At the forum, Todd Couts, Noblis’ ICD-10 Implementation Program Manager, called the issue a potential “perfect storm” that can be avoided through planning.
The Tuesday, May 18 forum was entitled “Risk or Opportunity? Healthcare Leaders on Preparing for ICD-10” and was developed to exchange information and ideas among public and private sector stakeholders. Set for broadcast on Federal News Radio AM 1500 on Wednesday, May 26 at 11 a.m, the radio show discussed the risks and opportunities of the ICD-10 transition, and how it relates to other healthcare initiatives such as healthcare reform and HITECH
The panel’s moderator was Robert J. Clerman, Noblis’ Vice President of Corporate Mission Development. Along with Couts, the panelists were Jacqueline Gibbons, Assistant Dean Health Information Management, Northern Virginia Community College; Marcia Insley, Deputy Director, Office of Health Data and Informatics at the Veterans Health Administration ; and Sonja Racke, Provider Outreach and Education Lead for National Government Services.
Each panelist discussed how the issue would affect their segment of the industry; a common concern was the difficulty of the transition.
Gibbons said that in preparation for the switch, Northern Virginia Community College has already created new timelines and training curriculums. One of the biggest changes, Gibbons said, is the need for more anatomy training. The old ICD-9 codes required a limited amount of biology. But the new scheme requires that coders have a far better understanding of anatomy and physiology. ICD-10, however, is but one of many changes coming to healthcare. Gibbons said that these must all be addressed together, because they are all connected. “None of them work in a silo.” said Gibbons.

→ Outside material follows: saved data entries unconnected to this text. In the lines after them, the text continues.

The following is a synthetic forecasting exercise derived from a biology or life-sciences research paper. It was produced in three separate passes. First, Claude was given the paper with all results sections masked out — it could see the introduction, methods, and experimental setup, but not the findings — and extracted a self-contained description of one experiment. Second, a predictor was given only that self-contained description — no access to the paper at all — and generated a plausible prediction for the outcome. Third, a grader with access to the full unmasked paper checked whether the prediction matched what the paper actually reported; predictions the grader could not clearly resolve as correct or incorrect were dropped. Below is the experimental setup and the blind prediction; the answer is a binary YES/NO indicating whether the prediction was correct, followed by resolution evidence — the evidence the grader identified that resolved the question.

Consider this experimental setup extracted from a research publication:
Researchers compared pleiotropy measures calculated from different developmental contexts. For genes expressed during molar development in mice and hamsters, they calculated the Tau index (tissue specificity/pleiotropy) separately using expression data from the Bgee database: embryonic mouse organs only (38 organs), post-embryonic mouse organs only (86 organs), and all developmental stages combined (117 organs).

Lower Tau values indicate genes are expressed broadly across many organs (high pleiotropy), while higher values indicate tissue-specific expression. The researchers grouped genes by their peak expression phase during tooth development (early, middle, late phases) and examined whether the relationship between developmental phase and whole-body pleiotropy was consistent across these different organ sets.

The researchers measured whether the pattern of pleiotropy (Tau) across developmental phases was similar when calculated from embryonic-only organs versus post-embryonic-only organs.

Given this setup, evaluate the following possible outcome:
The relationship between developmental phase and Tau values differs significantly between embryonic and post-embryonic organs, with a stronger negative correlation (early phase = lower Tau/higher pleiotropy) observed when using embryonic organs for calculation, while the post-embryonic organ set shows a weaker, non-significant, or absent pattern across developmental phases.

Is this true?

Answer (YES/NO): NO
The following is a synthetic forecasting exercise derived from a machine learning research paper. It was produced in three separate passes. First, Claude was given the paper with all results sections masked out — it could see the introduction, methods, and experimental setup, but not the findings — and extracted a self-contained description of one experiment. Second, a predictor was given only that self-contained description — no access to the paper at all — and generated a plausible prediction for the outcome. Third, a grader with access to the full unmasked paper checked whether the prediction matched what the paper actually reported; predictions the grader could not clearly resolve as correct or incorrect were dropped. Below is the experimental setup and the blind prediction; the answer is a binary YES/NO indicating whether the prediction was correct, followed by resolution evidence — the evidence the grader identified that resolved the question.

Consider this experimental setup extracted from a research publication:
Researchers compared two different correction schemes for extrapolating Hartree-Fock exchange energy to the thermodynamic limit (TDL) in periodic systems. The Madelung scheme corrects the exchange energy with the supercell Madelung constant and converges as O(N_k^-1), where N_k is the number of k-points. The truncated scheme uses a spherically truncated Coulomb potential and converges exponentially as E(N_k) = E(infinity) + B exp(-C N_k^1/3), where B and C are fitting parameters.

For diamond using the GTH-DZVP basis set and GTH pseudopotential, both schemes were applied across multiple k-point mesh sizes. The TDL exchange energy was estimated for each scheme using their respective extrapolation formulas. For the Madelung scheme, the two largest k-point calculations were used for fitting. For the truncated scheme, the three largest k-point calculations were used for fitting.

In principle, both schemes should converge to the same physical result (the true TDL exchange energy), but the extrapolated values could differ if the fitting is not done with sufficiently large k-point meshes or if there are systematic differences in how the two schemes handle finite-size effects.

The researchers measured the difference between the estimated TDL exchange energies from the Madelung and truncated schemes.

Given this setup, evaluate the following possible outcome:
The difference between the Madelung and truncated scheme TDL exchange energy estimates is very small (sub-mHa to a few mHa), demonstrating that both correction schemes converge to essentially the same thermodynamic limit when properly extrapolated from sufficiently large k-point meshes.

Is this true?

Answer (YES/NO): YES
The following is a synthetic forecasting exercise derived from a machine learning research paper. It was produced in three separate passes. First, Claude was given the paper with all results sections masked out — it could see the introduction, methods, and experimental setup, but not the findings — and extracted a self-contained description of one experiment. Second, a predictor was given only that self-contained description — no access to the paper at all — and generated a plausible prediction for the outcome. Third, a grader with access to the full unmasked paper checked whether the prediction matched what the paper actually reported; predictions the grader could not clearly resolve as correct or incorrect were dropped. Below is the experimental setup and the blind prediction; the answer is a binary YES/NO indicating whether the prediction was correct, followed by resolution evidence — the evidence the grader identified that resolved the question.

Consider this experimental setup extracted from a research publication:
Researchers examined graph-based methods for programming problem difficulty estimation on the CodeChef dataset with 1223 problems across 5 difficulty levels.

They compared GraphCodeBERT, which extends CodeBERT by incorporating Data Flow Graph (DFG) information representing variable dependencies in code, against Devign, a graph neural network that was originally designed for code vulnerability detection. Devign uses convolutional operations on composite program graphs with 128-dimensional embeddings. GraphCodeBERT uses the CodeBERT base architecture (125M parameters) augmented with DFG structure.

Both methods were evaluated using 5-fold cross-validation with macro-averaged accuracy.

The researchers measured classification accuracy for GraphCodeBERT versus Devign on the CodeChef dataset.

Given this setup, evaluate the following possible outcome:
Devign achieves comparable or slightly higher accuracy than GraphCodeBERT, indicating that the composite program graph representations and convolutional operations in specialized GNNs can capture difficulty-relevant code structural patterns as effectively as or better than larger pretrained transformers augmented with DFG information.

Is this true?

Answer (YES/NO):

Even for a federal government agency such as the Department of Veterans Affairs that has information systems that were built in house, the changeover will still be substantial. The agency, for instance, has stored billions of vital signs that must be protected. In addition, within the agency’s I.T. system, over 50 different applications will need to be modified.
Racke called the challenges “monumental.” Many smaller providers, she said, still use paper claims. Even when they want to make the change, they do not have the resources. “Large groups are able to make the change because they have the cashflow,” said Racke.